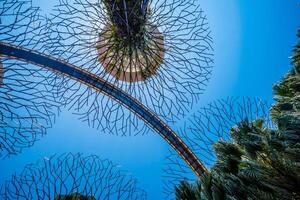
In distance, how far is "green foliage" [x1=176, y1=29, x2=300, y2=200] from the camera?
12.2 feet

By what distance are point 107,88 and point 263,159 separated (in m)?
3.21

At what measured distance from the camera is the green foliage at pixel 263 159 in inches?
146

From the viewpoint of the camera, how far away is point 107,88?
6277 millimetres

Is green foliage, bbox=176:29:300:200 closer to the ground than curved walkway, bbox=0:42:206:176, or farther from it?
closer to the ground

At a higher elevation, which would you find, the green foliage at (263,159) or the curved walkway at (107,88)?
the curved walkway at (107,88)

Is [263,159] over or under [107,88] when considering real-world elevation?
under

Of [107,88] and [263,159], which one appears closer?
[263,159]

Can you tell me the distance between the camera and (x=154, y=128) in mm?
7527

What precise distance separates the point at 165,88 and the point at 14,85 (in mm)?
2135

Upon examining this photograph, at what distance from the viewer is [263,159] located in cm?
428

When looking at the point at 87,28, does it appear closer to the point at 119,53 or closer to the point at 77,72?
the point at 119,53

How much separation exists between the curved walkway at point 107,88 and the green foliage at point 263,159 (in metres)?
1.38

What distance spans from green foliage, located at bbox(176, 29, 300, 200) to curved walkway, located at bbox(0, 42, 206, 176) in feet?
4.53

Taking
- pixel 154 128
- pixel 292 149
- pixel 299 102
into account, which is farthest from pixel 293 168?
pixel 154 128
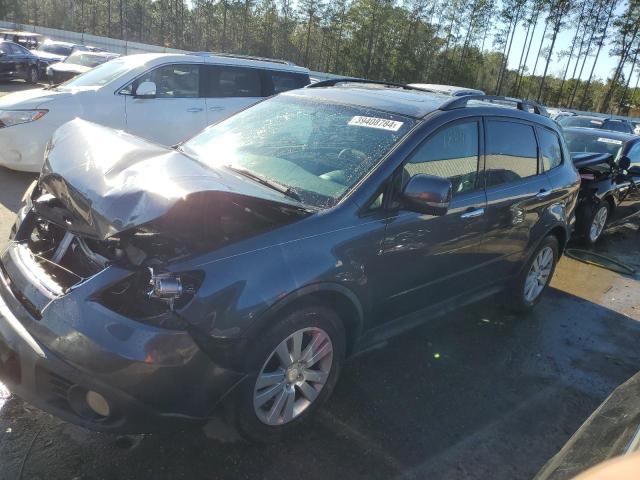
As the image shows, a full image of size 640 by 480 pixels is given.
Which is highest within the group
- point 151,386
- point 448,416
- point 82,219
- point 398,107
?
point 398,107

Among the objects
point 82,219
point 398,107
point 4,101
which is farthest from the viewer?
point 4,101

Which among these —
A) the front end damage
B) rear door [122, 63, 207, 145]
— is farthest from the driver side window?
rear door [122, 63, 207, 145]

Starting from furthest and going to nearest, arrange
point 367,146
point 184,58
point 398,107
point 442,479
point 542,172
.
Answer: point 184,58 < point 542,172 < point 398,107 < point 367,146 < point 442,479

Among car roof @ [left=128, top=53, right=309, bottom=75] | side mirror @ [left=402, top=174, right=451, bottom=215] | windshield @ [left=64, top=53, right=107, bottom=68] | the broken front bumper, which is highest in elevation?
car roof @ [left=128, top=53, right=309, bottom=75]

_____

Rewrite the material with "green foliage" replaced by "leafy shrubs" everywhere it occurs, changing nothing else. Leave the pictures out.

In distance, how far is "leafy shrubs" [x1=176, y1=29, x2=300, y2=200] from the camera?
12.2 feet

By what distance are point 107,88 and point 263,159 separated (in m)?
3.21

At what measured distance from the camera is the leafy shrubs at pixel 263 159 in inches?
146

From the viewpoint of the camera, how far away is point 107,88?
6277 millimetres

Is leafy shrubs, bbox=176:29:300:200 closer to the ground than curved walkway, bbox=0:42:206:176, or farther from it?
closer to the ground

At a higher elevation, which would you find, the leafy shrubs at (263,159) or the curved walkway at (107,88)?
the curved walkway at (107,88)

Is [263,159] over or under [107,88] when considering real-world elevation?
under

Of [107,88] and [263,159], which one appears closer?
[263,159]

Can you tell me the distance between the camera and (x=154, y=128) in mm?
7527

What precise distance separates the point at 165,88 and the point at 14,85 (in mm)?
2135

Upon examining this photograph, at what distance from the viewer is [263,159] located in cm?
428

When looking at the point at 87,28, does it appear closer to the point at 119,53 or closer to the point at 77,72?
the point at 119,53

How much separation exists between the curved walkway at point 107,88 and the leafy shrubs at point 263,159 (in metres)?
1.38

What distance spans from leafy shrubs, located at bbox(176, 29, 300, 200) to curved walkway, located at bbox(0, 42, 206, 176) in feet?
4.53

Taking
- pixel 154 128
- pixel 292 149
- pixel 299 102
into account, which is farthest from pixel 293 168?
pixel 154 128
As the image shows, a full image of size 640 by 480 pixels is given.
Which is highest within the group
- point 151,386
- point 448,416
- point 82,219
- point 398,107
?
point 398,107

Among the objects
point 82,219
point 398,107
point 4,101
which is farthest from the viewer?
point 4,101

Which among these —
A) the front end damage
B) rear door [122, 63, 207, 145]
— is farthest from the driver side window?
rear door [122, 63, 207, 145]

Starting from furthest and going to nearest, arrange
point 367,146
point 184,58
point 398,107
point 442,479
point 542,172
.
Answer: point 184,58 < point 542,172 < point 398,107 < point 367,146 < point 442,479

Among car roof @ [left=128, top=53, right=309, bottom=75] | side mirror @ [left=402, top=174, right=451, bottom=215] | windshield @ [left=64, top=53, right=107, bottom=68] | the broken front bumper, which is highest in elevation?
car roof @ [left=128, top=53, right=309, bottom=75]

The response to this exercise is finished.